L'exemple du cas de Jabarah rappelle que lorsqu'un des leurs est aux prises avec les autorités canadiennes, la diaspora installée au Canada est en mesure de se mobiliser, via l'arène médiatique pour exiger la libération de l'inculpé. En effet, l'entrée en scène de plusieurs associations de défense des musulmans au Canada confirme que dans certains cas, la communauté dont est originaire un infracteur présumé est susceptible de manifester publiquement sa désapprobation et d'organiser, le cas échéant, une riposte au niveau international. C'est effectivement ce qu'ont fait les supporters de Jabarah en alertant les médias et en exigeant sa mise en liberté immédiate.

Le cas de Hani-al-Sayegh et de Mohamed Husseini: membres du Hezbollah

Al-Sayegh, membre du Hezbollah, vient se réfugier au Canada en août 1996 de manière à se soustraire aux autorités américaines qui le recherchaient en lien avec la mort de dix-neuf soldats américains suite à l'attentat au camion piégé des Tours Khobar. Par la suite, « il s'est efforcé de passer inaperçu et de s'intégrer, apprenant l'anglais et obtenant un emploi à temps partiel. Il a arrêté en mars 1997 et expulsé aux États-Unis en juin et, finalement, remis aux autorités saoudiennes en octobre 1999 pour répondre à des accusations criminelles » (SCRS, 3 mai 2000)

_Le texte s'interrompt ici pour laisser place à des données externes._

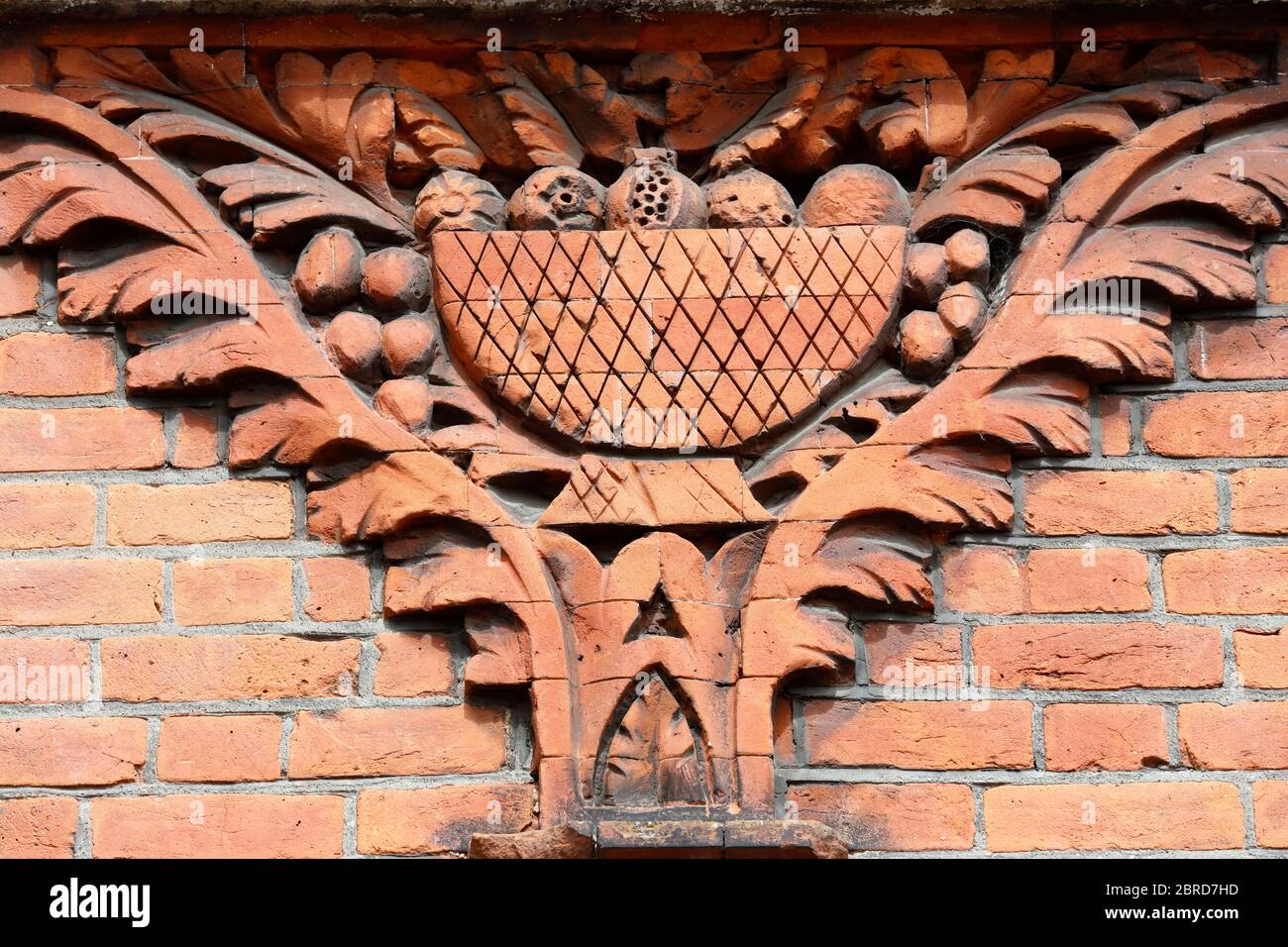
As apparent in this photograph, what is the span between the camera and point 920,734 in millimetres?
3455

Quant à Husseini, son cas montre que la venue de certains membres d'organisations terroristes ait pour but de se familiariser avec ce qui se passe dans des pays comme le Canada. En effet, selon le journaliste Stewart Bell, Husseini aurait affirmé au SCRS en 1994 que : « Hezbollah wants to collect information on Canada, on life in Canada, its roads and so on, in case there's a problem with Canada ». D'ailleurs, Husseini « was reportedly referring to videotapes of Canadian landmarks sent to Hezbollah ». Il fut déporté sur la base d'accusations relatives à une attaque à la bombe en 1993 en Arabie Saoudite.

 
     
 

2.2 Terroristes politiques

Le cas de Manickavasagam Suresh

Suresh, un membre présumé des TLET (Tigres libérateurs de l'Eelam tamoul), a réussi à demeurer au Canada en dépit de procédures qui visaient son expulsion après que sa demande d'immigration avait été refusée pour des raisons de sécurité.

La communauté tamoule résidant au Canada a alors organisé des manifestations et a vivement protesté contre cette décision, alléguant d'une part que M. Suresh n'était accusé d'aucun crime et, d'autre part, qu'il risquait de se faire torturer s'il devait retourner au Sri Lanka. À la fois, les Tigres affirmaient qu'ils n'étaient pas un groupe terroriste mais une armée de libération agissant au nom du peuple tamil.

En fin de compte, les TLET ont été en mesure de mobiliser leurs ressortissants et d'engager des avocats spécialisés pour obtenir gain de cause. De plus, de nombreux groupes de pressions ont épousé la cause de M. Suresh, dont Amnistie Internationale, surtout à cause des risques de torture. Après une saga judiciaire, dans le cadre d'un appel logé à la Cour d'appel fédérale, les juges ont statué que M. Suresh ne serait pas déporté en raison du risque réel de torture qui existait pour ce dernier (Cour suprême du Canada).

 
     
 

2.3 Terroristes d'État

Le cas de Mansour Ahani et de Djafar Seyni

Mansour Ahani et de Djafar Seyni sont des agents iraniens envoyés au Canada. M. Ahani a été arrêté en Italie en 1992 pour avoir comploté l'assassinat d'un dissident iranien connu, tandis que Djafar Seyni a été arrêté en lien avec l'intimidation d'Iraniens vivant au Canada.